I left out two aspects of Origen's doctrine, which I consider among the most important and timely, so that I could speak about them today. I am referring to his teachings on prayer and the Church.
In truth, Origen -- author of an important and ever relevant treatment "On Prayer" -- constantly mixes his exegetic and theological works with experiences and suggestions relating to prayer. Despite the theological wealth found in his thought, his is never a purely academic treatment; it is always founded on the experience of prayer, on contact with God.
In his view, understanding Scripture requires more than mere study. It requires an intimacy with Christ and prayer. He is convinced that the privileged path to knowing God is love and that one cannot give an authentic "scientia Christi" without falling in love with him.
In his "Letter to Gregory" he writes: "Dedicate yourself to the 'lectio' of the divine Scriptures; apply yourself to this with perseverance. Practice 'lectio' with the intention of believing and being pleasing to God.
"If during the 'lectio' you find yourself in front of a closed door, knock and the guardian will open it for you, the guardian of whom Jesus said: 'The advocate will teach you everything.' Apply yourself in this way to 'lectio divina' -- search, with unshakable faith in God, the sense of the divine Scriptures, which is amply revealed.
"You must not be satisfied with only knocking and searching: To understand the things of God, 'oratio' is absolutely necessary. To encourage us to do this, the Savior did not only say: 'Seek and you shall find,' and 'Knock and it shall be opened unto you,' but he also added: 'Ask and you shall receive'" (Ep. Gr. 4).
One can see clearly the "primordial role" that Origen played in the history of "lectio divina." Bishop Ambrose of Milan -- who would learn to read the Scritpures from Origen's works -- introduced it in the West, to hand it on to Augustine and the successive monastic tradition.
________________
**Brief A**
Can you sum up the passage on Origen in two sentences?
**Brief B**
Can you carry the passage on Origen forward, starting after its last sentence?

[Records excerpted from a collection]
________________
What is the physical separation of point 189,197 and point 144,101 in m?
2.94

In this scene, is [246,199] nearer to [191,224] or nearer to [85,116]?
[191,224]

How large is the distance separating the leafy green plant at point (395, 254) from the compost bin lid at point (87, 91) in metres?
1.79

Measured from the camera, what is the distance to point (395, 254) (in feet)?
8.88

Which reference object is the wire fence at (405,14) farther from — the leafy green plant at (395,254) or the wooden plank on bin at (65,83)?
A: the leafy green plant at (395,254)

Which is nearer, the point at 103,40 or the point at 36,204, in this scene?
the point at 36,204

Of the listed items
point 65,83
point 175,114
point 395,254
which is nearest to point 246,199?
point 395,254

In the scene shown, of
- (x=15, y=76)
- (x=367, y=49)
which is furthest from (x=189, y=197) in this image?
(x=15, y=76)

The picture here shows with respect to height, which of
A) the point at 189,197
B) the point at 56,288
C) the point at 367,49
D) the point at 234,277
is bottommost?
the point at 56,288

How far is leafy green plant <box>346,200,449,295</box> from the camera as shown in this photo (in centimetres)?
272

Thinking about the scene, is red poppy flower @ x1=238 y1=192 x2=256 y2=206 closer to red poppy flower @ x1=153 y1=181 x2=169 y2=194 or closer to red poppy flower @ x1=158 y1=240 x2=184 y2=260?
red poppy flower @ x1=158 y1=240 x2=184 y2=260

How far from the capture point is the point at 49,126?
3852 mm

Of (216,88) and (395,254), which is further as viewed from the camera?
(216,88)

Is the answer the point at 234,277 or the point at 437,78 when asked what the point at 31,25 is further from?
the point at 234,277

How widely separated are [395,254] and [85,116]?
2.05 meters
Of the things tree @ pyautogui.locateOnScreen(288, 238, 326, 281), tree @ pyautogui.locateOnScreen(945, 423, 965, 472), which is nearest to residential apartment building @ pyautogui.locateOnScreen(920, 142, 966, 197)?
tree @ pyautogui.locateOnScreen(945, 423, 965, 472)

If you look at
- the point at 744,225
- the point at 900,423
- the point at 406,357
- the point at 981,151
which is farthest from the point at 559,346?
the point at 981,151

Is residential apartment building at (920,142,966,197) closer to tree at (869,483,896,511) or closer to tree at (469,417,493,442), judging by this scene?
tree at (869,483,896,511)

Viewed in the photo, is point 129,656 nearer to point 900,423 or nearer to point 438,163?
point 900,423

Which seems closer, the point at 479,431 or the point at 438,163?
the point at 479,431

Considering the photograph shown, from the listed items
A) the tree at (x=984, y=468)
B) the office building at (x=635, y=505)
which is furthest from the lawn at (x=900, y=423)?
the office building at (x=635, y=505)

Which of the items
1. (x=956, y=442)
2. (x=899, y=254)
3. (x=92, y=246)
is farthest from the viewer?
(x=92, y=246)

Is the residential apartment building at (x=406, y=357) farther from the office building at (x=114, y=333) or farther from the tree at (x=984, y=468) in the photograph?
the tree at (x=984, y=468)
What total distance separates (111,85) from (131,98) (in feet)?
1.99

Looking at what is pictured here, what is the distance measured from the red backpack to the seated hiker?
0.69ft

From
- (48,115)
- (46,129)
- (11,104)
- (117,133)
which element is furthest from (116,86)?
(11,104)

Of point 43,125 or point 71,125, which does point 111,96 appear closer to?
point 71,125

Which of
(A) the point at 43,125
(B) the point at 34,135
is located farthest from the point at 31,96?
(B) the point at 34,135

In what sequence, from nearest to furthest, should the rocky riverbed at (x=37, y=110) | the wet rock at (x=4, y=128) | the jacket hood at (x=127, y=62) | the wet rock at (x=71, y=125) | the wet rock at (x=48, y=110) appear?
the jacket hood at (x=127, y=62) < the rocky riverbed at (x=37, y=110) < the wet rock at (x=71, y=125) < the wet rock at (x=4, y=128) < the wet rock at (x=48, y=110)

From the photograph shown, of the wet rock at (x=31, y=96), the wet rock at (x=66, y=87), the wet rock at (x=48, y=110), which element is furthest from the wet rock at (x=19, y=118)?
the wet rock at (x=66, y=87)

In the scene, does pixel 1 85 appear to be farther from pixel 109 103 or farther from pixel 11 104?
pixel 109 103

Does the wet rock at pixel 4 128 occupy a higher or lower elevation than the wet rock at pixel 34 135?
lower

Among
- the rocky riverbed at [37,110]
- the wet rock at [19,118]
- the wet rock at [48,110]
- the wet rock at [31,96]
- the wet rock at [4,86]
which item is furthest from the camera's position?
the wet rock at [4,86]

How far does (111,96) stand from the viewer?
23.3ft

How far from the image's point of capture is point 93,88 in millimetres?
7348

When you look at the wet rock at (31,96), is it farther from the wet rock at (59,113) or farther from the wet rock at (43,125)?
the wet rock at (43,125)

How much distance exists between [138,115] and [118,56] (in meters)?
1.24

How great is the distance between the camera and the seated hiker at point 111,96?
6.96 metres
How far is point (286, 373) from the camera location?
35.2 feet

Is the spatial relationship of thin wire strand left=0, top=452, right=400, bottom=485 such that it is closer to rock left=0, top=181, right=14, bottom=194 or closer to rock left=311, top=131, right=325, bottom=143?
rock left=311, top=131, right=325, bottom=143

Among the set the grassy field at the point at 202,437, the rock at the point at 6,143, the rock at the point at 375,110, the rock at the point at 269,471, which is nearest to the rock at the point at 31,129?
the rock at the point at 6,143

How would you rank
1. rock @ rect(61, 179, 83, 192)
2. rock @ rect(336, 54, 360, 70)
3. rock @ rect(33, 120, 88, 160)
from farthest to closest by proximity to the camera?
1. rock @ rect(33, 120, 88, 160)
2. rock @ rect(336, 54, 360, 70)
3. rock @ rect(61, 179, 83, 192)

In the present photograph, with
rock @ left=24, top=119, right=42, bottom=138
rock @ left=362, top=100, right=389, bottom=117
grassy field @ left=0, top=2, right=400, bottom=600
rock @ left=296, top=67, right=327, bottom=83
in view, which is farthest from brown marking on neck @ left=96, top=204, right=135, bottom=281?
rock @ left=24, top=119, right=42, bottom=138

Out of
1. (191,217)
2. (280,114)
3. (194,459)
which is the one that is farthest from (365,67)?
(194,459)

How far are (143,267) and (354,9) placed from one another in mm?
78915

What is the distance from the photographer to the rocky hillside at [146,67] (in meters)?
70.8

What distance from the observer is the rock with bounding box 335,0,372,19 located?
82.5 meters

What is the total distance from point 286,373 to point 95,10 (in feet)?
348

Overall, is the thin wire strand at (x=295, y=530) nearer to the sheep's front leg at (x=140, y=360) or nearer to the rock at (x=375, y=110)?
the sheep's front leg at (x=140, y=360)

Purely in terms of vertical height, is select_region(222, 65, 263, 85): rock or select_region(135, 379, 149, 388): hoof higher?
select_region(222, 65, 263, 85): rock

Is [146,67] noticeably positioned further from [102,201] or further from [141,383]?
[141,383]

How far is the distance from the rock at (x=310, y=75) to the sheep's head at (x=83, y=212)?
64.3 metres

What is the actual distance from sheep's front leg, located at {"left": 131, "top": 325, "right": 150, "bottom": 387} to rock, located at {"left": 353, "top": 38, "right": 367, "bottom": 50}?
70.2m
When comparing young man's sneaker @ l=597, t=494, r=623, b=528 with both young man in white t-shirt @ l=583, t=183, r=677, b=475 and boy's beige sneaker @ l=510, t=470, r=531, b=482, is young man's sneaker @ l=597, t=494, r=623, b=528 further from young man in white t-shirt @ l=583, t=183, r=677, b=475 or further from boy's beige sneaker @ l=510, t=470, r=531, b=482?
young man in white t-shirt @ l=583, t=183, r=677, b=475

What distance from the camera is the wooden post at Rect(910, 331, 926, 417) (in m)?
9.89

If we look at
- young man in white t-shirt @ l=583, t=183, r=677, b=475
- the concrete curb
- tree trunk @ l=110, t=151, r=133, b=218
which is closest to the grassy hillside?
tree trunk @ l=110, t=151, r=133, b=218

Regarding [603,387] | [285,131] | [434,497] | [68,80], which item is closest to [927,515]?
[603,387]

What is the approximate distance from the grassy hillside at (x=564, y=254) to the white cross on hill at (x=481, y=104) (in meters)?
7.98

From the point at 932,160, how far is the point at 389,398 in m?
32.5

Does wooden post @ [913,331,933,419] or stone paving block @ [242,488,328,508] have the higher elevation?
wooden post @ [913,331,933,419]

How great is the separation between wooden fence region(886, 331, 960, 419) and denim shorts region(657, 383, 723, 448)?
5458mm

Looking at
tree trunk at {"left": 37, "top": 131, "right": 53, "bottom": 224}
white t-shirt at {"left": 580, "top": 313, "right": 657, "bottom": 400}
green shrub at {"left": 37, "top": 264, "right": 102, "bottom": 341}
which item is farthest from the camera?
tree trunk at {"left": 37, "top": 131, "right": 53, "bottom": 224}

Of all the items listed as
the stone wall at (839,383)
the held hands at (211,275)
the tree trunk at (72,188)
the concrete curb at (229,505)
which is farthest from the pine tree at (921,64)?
________________
**Reply A**
The passage on Origen says that his theological work is never purely academic but always rests on the experience of prayer, and that for him understanding Scripture requires intimacy with Christ, prayer and love rather than mere study. Quoting his "Letter to Gregory," it shows him urging persevering "lectio" joined with prayer, and it credits him with a primordial role in the history of "lectio divina," which Bishop Ambrose of Milan introduced in the West.

**Reply B**
As we mentioned earlier, the highest level of knowing God, according to Origen, comes from loving him. It is the same with human relationships: One only really knows the other if there is love, if they open their hearts. To show this he illustrates the significance given at that time to the verb in Hebrew "to know," used to show the act of human love: "Adam knew Eve, his wife and she conceived" (Genesis 4:1).
This suggests that union in love procures the most authentic knowledge. As man and woman are "two that become one flesh," in the same way, God and the believer become "two that become one in the spirit."
In this way, the prayer of the Alexandrian reaches the highest mystical levels, as is shown by his "Homilies on the Song of Songs."
In one passage of the first homily, Origen confesses: "Often -- God is a witness to this -- I felt that the Bridegroom drew very near to me; afterward he would leave suddenly, and I could not find that which I searched for. Again I have the desire for his presence, and he returns, and when he appears, when I hold him in my hands, he leaves again and once he is gone I begin again to search for him" (Hom. Cant. 1:7).
I recall what my venerable predecessor wrote, as a true witness, in "Novo Millennio Ineunte," where he showed the faithful "how prayer can progress, as a genuine dialogue of love, to the point of rendering the person wholly possessed by the divine Beloved, vibrating at the Spirit's touch, resting filially within the Father's heart becoming," John Paul II continued, "a journey totally sustained by grace, which nonetheless demands an intense spiritual commitment and is no stranger to painful purifications. But it leads, in various possible ways, to the ineffable joy experienced by the mystics as 'nuptial union'" (No. 33).
We come to Origen's teaching on the Church, and precisely -- within it -- on the priesthood of the laity. As the Alexandrian affirms in his ninth Homily on Leviticus, "this discourse is important for all of us" (Hom. Lev. 9:1).
In the same homily Origen -- referring to Aaron's prohibition, after the death of his two children, to enter the Holy of Holies "at any time" (Leviticus 16:2) -- he admonishes the faithful: "From this we can see that if one enters the sanctuary, without the proper preparation, not dressed in priestly dress, without having prepared the prescribed offerings and having offered them to God, he will die. This discourse is meant for everyone. It guarantees that we know how to approach God's altar.
"Or do you not know that the priesthood was given to God's Church and to all believers? Listen to how Peter speaks to the faithful: 'Elect race,' he says, 'royal priesthood, holy nation, a people bought by God.' You have priesthood because you are a 'priestly people,' and therefore you must offer sacrifice to God. But so that you may offer it worthily, you need pure vestments, distinct from the common vestments of other men, and you need the divine fire" (ibid.).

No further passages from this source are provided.